Piyade ve süvari birliklerinin müşterek taarruzu ile düşman birlikleri yenilgiye uğratıldı.
“Ustalıkla planlanmış”
“Yunan ordu grup karargâhlarının Afyonkarahisar’da şehrin içinde kurulması önemli bir askerî hatadır. Karargâh cephe hattının gerisinde olsaydı, Türk taarruzundan bu kadar fazla etkilenmeyecek, bütünlüğünü muhafaza ederek emir verebilecekti.

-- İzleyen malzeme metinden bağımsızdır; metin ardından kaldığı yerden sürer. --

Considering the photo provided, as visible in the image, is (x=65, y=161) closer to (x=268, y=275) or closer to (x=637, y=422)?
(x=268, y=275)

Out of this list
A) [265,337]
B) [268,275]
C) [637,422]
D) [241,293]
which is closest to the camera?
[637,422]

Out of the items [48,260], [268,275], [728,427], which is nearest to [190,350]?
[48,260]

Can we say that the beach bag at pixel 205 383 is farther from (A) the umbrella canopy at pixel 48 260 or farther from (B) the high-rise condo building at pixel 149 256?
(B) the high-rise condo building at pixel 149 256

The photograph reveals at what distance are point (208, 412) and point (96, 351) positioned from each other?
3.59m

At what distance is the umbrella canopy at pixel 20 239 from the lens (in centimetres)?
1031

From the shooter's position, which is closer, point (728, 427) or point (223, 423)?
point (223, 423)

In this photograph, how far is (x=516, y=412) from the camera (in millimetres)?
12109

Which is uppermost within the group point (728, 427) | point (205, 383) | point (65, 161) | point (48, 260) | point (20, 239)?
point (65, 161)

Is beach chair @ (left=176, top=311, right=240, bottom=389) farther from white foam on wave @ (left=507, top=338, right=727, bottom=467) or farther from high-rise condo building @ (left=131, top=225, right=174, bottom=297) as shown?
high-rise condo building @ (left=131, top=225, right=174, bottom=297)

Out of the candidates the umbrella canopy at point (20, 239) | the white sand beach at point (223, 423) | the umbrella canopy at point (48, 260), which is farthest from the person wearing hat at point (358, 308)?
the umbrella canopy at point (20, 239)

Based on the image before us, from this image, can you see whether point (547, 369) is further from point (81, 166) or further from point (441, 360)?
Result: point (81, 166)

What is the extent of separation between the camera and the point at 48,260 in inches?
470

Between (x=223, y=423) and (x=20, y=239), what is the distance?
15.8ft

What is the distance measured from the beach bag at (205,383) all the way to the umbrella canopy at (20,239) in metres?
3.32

Mustafa Kemal’in ordusunu idaresi üst düzey komutanlık vasıflarıyla mükemmeldir. Türk Ordusu’nun harekâtları büyük bir ustalıkla planlanmıştır. Mustafa Kemal, düşmanın sabırsızlığını bilerek beklemiş, en uygun anda harekete geçmiştir. Türk Ordusu bekledikçe, Yunan Ordusunun cesaret ve azmi kırılmıştır. Afyonkarahisar’a saldırılması askerî açıdan en akıllı yoldu. Sadece burada düşmanın İzmir ile iletişimi kesilebilirdi ve bu da yapılmıştır. Yunanlıların bol miktarda cephane ve iaşesi Türkler’in eline geçmiştir. Türk Ordusunun gizliliği ve kuvvetlerini düşmana hissettirmeden Afyonkarahisar’da toplayabilmesi ise büyük bir başarıdır. İsmet Paşa’nın Bilecik ve Burhaniye’ye yaptığı aldatma saldırıları taktiksel açıdan mükemmeldir.”